■ Goal
Can you pull out, word for word, the entries from the line with "In sequence from" up to and including the line with "Answer: the duck"? Leave the pictures out of your answer.

■ Data extract
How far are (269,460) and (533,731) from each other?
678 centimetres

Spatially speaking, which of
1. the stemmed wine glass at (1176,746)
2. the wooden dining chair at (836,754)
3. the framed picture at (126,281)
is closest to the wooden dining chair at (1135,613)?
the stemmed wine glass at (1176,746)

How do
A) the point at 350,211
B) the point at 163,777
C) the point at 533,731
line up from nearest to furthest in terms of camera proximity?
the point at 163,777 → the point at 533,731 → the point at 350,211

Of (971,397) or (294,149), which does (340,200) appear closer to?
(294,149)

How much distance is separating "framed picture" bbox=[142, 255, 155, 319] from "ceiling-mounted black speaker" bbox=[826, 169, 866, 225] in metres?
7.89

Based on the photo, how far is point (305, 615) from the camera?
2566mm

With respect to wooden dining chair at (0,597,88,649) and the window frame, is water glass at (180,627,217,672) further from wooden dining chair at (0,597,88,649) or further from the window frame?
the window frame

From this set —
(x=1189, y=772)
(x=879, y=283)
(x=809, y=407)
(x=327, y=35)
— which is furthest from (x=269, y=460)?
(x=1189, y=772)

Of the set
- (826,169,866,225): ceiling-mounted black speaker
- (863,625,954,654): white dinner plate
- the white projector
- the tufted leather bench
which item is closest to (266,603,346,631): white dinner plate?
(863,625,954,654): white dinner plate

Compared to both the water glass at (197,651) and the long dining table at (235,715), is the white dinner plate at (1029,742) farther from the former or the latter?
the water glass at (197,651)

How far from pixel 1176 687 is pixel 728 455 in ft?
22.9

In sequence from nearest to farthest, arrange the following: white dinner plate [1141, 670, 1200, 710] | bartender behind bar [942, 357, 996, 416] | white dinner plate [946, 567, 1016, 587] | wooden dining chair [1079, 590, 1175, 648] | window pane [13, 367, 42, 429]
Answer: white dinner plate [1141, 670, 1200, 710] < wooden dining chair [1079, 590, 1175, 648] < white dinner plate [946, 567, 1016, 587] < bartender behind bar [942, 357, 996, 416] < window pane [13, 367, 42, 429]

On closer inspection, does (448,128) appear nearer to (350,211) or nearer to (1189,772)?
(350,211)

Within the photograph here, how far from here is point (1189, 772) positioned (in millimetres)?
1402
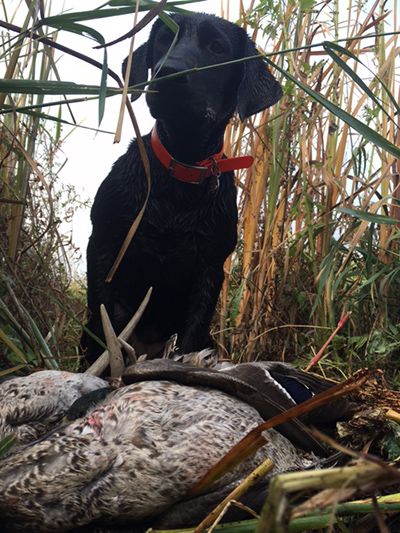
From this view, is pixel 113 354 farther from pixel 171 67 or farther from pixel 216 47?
pixel 216 47

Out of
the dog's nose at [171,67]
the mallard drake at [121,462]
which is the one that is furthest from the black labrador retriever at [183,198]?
the mallard drake at [121,462]

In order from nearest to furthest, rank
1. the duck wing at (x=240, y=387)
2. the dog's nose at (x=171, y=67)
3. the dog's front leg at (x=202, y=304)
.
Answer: the duck wing at (x=240, y=387) → the dog's nose at (x=171, y=67) → the dog's front leg at (x=202, y=304)

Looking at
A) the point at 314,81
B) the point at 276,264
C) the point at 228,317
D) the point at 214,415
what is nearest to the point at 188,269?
the point at 276,264

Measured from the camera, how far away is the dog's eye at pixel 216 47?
9.73ft

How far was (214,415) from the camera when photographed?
142 cm

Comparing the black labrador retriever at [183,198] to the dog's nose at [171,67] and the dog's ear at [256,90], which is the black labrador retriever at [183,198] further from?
the dog's nose at [171,67]

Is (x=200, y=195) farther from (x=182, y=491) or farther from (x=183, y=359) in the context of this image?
(x=182, y=491)

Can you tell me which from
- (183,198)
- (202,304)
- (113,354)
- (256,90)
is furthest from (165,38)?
(113,354)

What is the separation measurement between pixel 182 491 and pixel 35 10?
1.40 meters

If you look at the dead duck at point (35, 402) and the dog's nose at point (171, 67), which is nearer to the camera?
the dead duck at point (35, 402)

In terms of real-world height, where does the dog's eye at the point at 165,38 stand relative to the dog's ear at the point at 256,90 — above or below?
above

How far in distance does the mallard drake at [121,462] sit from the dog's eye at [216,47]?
2.02 m

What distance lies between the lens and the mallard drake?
4.08ft

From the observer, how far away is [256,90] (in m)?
2.97
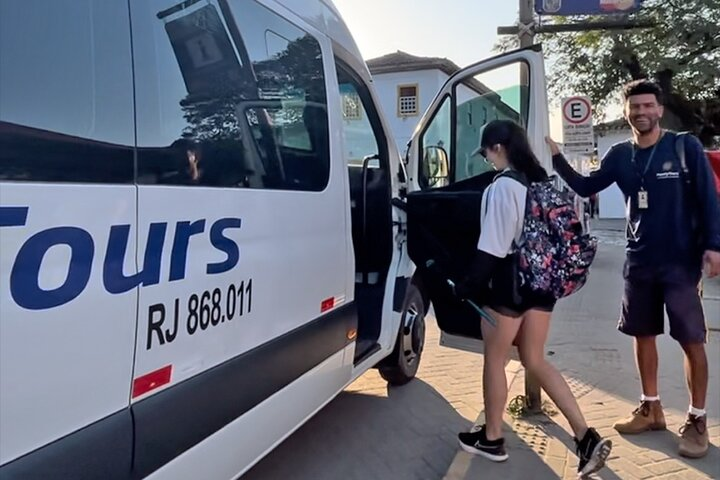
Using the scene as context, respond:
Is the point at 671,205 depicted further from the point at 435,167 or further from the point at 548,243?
the point at 435,167

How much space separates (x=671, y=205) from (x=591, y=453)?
1.37 metres

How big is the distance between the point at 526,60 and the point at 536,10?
0.59m

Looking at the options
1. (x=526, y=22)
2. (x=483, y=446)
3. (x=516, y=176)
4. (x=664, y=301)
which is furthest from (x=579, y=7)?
(x=483, y=446)

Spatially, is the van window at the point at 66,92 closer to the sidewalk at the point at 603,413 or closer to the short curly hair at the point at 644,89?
the sidewalk at the point at 603,413

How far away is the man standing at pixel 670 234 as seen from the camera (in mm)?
3570

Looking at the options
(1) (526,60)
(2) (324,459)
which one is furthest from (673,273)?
(2) (324,459)

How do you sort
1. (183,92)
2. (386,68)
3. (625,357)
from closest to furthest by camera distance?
1. (183,92)
2. (625,357)
3. (386,68)

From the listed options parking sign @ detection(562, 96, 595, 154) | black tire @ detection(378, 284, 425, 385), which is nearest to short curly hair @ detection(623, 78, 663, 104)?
parking sign @ detection(562, 96, 595, 154)

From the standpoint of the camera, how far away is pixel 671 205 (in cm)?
362

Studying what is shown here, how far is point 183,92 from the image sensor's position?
2.13 metres

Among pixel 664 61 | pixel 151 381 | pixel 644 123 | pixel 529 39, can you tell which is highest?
pixel 664 61

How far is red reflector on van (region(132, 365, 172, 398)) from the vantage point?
1.88 meters

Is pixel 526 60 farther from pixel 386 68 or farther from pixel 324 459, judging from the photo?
pixel 386 68

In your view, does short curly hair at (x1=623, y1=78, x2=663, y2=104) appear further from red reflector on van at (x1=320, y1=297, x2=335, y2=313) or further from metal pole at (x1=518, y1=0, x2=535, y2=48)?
red reflector on van at (x1=320, y1=297, x2=335, y2=313)
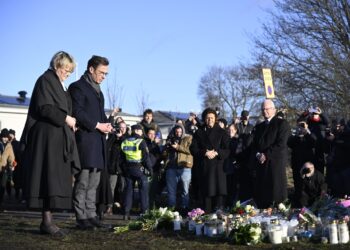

■ Problem solution
In sequence from nearest to farthest, arrange the following: white dinner plate [1141, 670, 1200, 710] | bartender behind bar [942, 357, 996, 416] | white dinner plate [946, 567, 1016, 587] | wooden dining chair [1079, 590, 1175, 648] | window pane [13, 367, 42, 429]
Answer: white dinner plate [1141, 670, 1200, 710] < wooden dining chair [1079, 590, 1175, 648] < white dinner plate [946, 567, 1016, 587] < bartender behind bar [942, 357, 996, 416] < window pane [13, 367, 42, 429]

On closer inspection, does (448,128) appear nearer to (350,211) or nearer to (1189,772)?
(350,211)

Within the photograph here, how far from here is point (1189, 772) positioned (in millimetres)?
1402
From this view, is pixel 113 354 farther from pixel 171 67 or farther from pixel 216 47?
pixel 216 47

Out of
the dog's nose at [171,67]
the mallard drake at [121,462]
which is the one that is furthest from the black labrador retriever at [183,198]?
the mallard drake at [121,462]

In order from nearest to furthest, rank
1. the duck wing at (x=240, y=387)
2. the dog's nose at (x=171, y=67)
3. the dog's front leg at (x=202, y=304)
.
Answer: the duck wing at (x=240, y=387) → the dog's nose at (x=171, y=67) → the dog's front leg at (x=202, y=304)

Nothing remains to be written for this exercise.